I write all of this today not because I think you need a parable or lesson or anything. I share this because I often feel guilty, breezing in and out of the PICU, dropping jokes and laughing it up, being disgusted by a doctor's grammar (irregardless is NOT A WORD) or the idiocy of the other parents (NO SMOKING on this floor or ANY FLOOR OR HOSPITAL OR EVER). I see the worry and fear etched on your faces. I've hugged you as you've cried and I've felt scared and inadequate. When Kailee tries to cough while on the ventilator or starts another seizure, my instinct is to cry or worry or yell NO or all of it. But then I remember that Joel told me on day three, as I cried while we drove to the hospital, "Get your crying out now. You can cry before and after the hospital, but your job is to be happy and light. Do your job." And, as you well know, I take any job I may have quite seriously.

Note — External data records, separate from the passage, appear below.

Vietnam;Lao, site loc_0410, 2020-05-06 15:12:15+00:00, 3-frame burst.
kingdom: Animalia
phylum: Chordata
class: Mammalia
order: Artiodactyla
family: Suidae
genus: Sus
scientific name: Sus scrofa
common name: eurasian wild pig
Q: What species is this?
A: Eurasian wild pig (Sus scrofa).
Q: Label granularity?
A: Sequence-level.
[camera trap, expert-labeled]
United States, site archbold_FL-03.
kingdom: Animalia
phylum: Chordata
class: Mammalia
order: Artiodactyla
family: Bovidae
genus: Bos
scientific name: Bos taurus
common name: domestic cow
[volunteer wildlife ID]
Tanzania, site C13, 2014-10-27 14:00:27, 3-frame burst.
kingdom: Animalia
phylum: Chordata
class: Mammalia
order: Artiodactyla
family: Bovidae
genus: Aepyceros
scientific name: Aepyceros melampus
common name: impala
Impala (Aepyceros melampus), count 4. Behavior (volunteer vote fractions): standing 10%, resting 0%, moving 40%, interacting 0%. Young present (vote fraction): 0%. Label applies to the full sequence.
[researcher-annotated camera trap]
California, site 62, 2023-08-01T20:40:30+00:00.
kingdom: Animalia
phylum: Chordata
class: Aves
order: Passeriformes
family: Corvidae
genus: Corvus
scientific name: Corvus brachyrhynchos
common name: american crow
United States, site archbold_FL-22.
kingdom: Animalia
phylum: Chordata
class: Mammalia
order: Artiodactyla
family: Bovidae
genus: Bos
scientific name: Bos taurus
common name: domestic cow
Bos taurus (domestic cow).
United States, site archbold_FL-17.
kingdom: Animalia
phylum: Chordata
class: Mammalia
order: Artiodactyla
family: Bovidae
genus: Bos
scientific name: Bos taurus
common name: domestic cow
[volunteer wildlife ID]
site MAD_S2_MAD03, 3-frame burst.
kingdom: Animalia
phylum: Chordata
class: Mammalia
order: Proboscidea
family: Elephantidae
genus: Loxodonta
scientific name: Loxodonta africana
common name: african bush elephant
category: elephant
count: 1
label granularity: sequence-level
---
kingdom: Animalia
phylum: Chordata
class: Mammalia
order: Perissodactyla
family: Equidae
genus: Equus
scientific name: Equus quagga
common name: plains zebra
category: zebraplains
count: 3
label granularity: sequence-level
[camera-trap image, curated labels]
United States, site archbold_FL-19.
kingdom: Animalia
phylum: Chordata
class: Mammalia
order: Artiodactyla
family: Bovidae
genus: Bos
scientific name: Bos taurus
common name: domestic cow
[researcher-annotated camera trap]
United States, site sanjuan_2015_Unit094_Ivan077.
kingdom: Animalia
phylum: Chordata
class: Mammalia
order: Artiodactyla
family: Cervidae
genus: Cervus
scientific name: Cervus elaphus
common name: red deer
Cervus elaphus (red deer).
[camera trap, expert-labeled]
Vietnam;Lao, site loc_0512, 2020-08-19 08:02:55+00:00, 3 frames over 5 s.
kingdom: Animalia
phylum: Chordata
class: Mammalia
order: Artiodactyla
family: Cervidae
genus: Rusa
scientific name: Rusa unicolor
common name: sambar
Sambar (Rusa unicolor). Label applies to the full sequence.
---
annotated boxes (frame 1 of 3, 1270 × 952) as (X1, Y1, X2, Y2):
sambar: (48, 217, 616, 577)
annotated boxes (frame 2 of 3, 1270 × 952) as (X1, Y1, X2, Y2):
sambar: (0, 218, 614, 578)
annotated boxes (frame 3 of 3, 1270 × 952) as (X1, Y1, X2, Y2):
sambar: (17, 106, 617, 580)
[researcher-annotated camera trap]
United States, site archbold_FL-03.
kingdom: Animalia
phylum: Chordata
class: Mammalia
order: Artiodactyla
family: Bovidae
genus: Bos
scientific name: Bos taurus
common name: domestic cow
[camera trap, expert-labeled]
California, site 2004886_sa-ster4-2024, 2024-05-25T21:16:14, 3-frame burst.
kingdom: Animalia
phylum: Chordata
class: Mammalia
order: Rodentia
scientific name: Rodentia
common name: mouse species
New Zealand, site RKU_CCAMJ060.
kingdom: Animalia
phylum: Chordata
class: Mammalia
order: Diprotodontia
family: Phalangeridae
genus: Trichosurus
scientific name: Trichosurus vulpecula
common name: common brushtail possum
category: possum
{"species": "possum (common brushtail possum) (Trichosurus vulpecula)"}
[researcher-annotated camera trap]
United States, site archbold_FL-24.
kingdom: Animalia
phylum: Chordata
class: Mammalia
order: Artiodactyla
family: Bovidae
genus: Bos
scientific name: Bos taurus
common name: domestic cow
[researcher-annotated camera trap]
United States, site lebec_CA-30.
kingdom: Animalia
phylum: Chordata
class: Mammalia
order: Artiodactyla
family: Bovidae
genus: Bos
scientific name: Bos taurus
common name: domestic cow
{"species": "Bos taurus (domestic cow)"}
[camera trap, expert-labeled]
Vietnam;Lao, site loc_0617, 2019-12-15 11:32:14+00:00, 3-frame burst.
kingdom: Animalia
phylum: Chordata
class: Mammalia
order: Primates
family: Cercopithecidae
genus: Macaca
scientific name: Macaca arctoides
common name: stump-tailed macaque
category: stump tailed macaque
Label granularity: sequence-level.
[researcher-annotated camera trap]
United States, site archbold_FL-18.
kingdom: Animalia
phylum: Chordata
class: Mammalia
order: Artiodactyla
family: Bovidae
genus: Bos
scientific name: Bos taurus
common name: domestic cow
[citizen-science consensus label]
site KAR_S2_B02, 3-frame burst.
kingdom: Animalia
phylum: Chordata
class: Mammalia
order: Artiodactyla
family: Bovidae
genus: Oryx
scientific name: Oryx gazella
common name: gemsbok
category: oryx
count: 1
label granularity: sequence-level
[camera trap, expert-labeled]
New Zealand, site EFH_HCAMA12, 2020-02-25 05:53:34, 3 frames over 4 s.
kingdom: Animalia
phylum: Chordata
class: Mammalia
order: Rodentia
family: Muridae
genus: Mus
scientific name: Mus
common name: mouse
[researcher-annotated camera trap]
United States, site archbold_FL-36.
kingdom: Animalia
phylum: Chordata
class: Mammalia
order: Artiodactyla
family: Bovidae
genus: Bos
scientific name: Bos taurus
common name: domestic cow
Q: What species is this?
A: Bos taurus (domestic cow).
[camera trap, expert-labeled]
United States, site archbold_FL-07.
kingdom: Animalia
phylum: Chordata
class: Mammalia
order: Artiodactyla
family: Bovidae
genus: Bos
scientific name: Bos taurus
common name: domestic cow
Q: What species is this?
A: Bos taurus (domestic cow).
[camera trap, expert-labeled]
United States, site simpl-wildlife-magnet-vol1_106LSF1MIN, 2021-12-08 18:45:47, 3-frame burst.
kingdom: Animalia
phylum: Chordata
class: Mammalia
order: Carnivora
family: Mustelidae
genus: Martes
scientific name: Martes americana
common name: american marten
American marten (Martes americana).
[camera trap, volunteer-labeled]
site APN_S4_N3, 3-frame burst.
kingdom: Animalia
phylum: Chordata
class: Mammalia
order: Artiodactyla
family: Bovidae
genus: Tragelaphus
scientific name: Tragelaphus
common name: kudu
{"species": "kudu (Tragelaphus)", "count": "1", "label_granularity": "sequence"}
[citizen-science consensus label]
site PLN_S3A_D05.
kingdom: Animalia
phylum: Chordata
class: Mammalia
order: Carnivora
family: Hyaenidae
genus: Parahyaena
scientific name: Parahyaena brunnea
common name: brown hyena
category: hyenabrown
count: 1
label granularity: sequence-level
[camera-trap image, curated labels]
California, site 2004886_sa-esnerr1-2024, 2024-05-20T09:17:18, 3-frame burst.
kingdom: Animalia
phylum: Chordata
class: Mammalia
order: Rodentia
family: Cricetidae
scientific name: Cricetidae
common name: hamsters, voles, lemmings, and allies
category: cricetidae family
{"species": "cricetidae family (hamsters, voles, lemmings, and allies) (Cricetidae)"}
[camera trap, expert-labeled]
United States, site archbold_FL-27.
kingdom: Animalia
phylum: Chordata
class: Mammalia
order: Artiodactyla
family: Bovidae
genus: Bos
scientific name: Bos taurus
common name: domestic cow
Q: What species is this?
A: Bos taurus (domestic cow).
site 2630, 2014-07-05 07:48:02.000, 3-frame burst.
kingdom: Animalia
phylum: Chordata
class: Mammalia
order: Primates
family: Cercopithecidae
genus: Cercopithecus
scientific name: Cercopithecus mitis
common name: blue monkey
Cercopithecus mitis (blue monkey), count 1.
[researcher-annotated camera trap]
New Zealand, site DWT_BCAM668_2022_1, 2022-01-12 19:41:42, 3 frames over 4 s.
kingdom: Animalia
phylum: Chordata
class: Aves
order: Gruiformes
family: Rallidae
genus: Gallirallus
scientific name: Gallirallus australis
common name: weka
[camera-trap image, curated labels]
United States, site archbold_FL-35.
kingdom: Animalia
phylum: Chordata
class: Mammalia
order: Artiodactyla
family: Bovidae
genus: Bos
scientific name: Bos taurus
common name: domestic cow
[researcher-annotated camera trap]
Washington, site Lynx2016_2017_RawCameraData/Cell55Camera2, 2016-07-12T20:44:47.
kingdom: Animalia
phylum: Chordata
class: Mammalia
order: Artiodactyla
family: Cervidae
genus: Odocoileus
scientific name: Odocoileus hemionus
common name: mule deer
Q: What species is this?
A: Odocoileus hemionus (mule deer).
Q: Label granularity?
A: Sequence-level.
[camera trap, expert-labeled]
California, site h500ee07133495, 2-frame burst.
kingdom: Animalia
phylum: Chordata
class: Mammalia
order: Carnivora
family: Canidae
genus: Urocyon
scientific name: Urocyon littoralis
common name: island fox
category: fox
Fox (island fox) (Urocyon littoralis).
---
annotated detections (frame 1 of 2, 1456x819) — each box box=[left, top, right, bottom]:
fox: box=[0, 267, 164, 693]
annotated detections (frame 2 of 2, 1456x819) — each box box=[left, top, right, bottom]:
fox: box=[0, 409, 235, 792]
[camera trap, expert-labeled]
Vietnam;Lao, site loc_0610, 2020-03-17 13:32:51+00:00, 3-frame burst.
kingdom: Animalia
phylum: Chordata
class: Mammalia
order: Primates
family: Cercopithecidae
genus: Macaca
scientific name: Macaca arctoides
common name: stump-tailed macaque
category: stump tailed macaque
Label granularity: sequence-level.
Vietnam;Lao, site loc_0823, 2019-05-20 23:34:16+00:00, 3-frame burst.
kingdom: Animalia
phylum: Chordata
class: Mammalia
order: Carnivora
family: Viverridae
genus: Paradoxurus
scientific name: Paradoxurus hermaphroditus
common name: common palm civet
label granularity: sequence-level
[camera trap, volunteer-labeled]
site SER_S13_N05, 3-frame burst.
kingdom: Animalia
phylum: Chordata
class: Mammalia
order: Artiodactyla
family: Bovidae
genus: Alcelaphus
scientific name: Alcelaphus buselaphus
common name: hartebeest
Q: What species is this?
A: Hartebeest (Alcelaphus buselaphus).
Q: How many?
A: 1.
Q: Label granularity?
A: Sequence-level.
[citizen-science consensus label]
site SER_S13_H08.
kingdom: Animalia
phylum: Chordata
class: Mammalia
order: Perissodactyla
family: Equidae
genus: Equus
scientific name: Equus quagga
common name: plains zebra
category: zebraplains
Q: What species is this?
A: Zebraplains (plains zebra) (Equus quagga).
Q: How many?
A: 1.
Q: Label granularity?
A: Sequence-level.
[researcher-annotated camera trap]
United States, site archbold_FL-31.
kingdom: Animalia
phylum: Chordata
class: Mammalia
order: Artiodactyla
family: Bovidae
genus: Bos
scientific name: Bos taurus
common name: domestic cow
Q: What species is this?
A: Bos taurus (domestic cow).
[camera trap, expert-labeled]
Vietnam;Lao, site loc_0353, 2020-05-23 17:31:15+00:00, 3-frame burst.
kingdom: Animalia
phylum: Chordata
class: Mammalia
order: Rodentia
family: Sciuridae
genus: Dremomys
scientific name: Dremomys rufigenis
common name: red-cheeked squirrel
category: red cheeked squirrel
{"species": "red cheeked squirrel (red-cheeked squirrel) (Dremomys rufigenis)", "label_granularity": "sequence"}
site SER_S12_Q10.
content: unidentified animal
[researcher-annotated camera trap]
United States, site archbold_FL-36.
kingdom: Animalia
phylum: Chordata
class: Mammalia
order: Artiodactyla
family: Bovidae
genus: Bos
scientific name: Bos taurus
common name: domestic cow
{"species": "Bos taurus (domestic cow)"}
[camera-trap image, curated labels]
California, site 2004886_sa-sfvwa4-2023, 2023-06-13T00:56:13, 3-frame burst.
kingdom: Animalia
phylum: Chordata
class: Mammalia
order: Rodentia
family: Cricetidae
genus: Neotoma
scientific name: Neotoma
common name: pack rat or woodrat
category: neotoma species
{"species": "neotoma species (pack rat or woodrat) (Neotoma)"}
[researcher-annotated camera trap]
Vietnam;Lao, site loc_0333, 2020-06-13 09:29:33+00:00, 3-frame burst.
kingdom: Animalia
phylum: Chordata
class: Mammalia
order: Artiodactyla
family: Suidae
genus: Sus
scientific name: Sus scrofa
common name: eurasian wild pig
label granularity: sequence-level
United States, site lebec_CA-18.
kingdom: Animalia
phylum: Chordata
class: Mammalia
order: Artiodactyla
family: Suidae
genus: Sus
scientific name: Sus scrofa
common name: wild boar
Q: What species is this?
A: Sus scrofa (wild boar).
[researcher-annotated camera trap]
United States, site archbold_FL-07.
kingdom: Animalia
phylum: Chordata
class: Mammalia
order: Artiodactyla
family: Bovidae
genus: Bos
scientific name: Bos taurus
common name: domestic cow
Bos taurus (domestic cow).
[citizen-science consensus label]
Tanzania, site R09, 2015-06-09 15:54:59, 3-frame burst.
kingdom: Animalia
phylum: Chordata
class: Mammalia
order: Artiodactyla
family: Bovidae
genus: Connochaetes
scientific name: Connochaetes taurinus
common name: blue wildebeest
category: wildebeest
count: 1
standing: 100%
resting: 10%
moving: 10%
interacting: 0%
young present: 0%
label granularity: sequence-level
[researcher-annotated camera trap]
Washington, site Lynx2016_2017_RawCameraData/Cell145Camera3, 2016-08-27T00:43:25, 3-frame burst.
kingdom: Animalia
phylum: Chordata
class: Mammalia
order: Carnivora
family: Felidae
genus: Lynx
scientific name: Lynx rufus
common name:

So while I bring in stupid entertainment gossip and references to washed up 90s bands, when I tease Bryan and praise Natalee, when I demand you eat the food I bring and tell inappropriate stories, please know my perceived flippancy is a mask for deep concern, great sadness and the unsettling (and rather uncommon) feeling of not knowing what to do. What I do know is that before I leave the parking garage, I say a prayer, pleading that the tunnel will get shorter, that we will remember what is ahead, that I can keep my eyes forward and follow you there. You blaze a beautiful trail, Gibsons. I will be forever grateful to call you friends.